Lo cierto es que en algún punto perdí de vista a mi viejito conductor, pero otra señora se ofreció a acompañarme en la “sala de espera “ en la calle donde ya estaban armando los puestos del mercado. Ergo, mugre, ruidos, olores, más de lo mismo! Aunque en mi cabeza ya había un “Chau África” gigante, suficiente para aguantar los últimos días y saber que esto se estaba acabando, que el primer mundo me estaría fielmente esperando.

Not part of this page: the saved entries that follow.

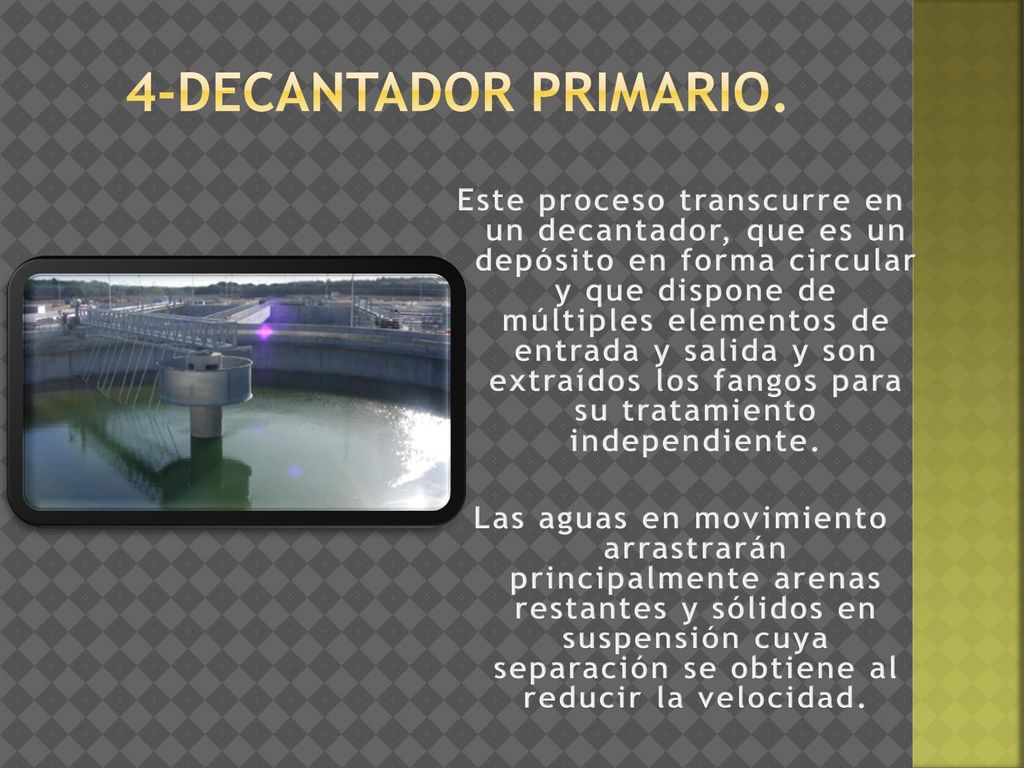 4-DECANTADOR PRIMARIO.

Este proceso transcurre en un decantador, que es un depósito en forma circular y que dispone de múltiples elementos de entrada y salida y son extraídos los fangos para su tratamiento independiente.

Las aguas en movimiento arrastrarán principalmente arenas restantes y sólidos en suspensión cuya separación se obtiene al reducir la velocidad.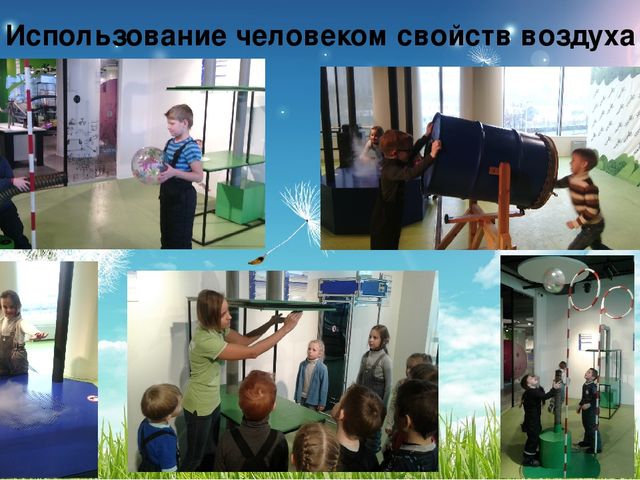 Использование человеком свойств воздуха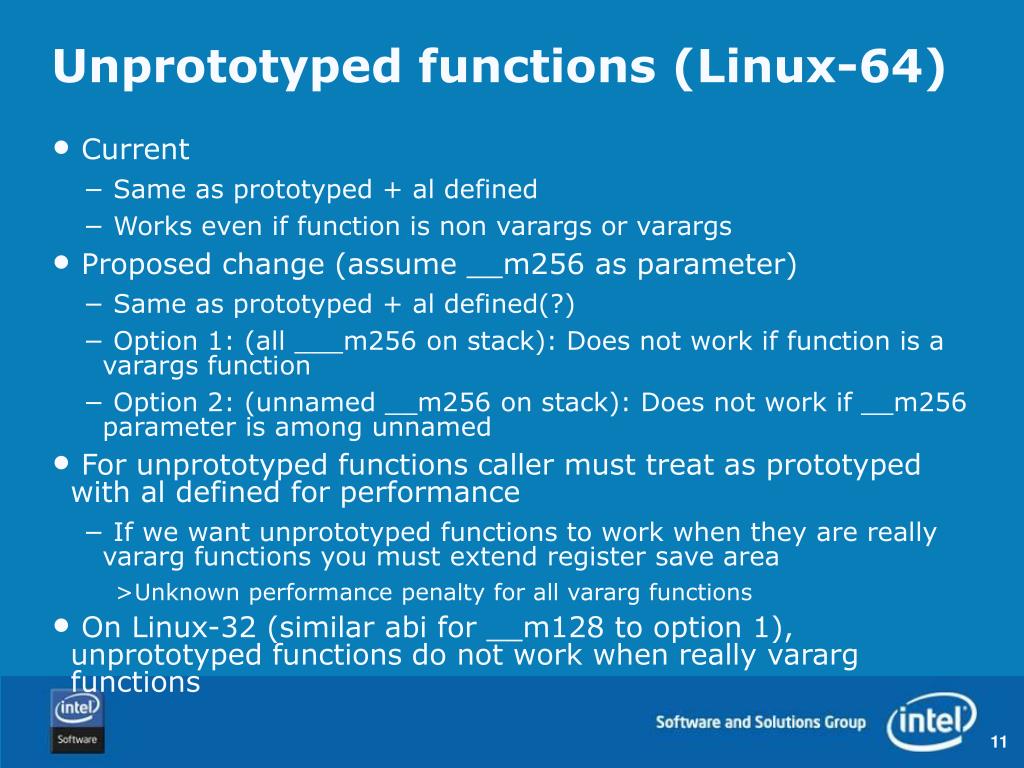 Unprototyped functions (Linux-64)

• Current
 − Same as prototyped + al defined
 − Works even if function is non varargs or varargs
• Proposed change (assume __m256 as parameter)
 − Same as prototyped + al defined(?)
 − Option 1: (all ___m256 on stack): Does not work if function is a varargs function
 − Option 2: (unnamed __m256 on stack): Does not work if __m256 parameter is among unnamed
• For unprototyped functions caller must treat as prototyped with al defined for performance
 − If we want unprototyped functions to work when they are really vararg functions you must extend register save area
  >Unknown performance penalty for all vararg functions
• On Linux-32 (similar abi for __m128 to option 1), unprototyped functions do not work when really vararg functions

intel Software

Software and Solutions Group

intel

11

En un momento divisé una marquesina de un hotel y supuse que podría ir a tomar un café, cambiar mi dinero de Namibia y averiguar por el siguiente transporte.

Nada de eso! Pero sí me aceptaron gentilmente a cuidarme el equipaje mientras yo volvía a la calle a hacer mis averiguaciones.

En breve dí con la transfer que cruza la frontera a Sudáfrica y me dejaría en Prettoria. Perfecto! Es lo que quería! A sólo 1 hora del aeropuerto de Johanesburgo.

Nueva compra de víveres: pan, tomate y huevo duro (el menú vegetariano en puestos callejeros es muy limitado, ja! aunque suficiente!

Nuevos sellos en mi pasaporte bajo otro sol desmesurado de agobios, y… tras 7 horas estábamos ya a las puertas de Prettoria, cuando se pinchó una goma!

Habiendo varios varones entre los pasajeros, no hubiera sido un problema. Pero el problema fue que no había goma de repuesto!

El chofer intentaba llamar a algún amigo para que le trajera el preciado bien vaya a saber de dónde, mientras la mayoría de los pasajeros se fueron bajando y buscando sus propias soluciones para concluir el viaje y llegar a destino.

Uno de ellos se ofreció a alcanzarme hasta mi hostel seleccionado en el auto de “un hermano” que lo pasó a buscar.

Yo chocha! No veía la hora de llegar! Además que ya oscurecido el día no era momento para andar por calles desconocidas.

Aunque el “brother” resultó un desconocido que pretendió cobrarme como un remise de lujo, por “el favor” que él solito se había ofrecido. Discusión mediante, le entregué el dinero namibiano que no había podido cambiar en la frontera y resultó al cambio, más de lo que había pagado en dos días de transportes varios durante 1.400 kilómetros. En fin... así y todo, llegué, me duché, creo que cené mi huevo duro y caí rendida, aunque feliz! Ya estaba a solo una hora del aeropuerto y con dos días “free” por delante. Una vez más, lo había logrado contra todo augurio negativo.

Gracias angelitos de mis rutas y de mi corazón!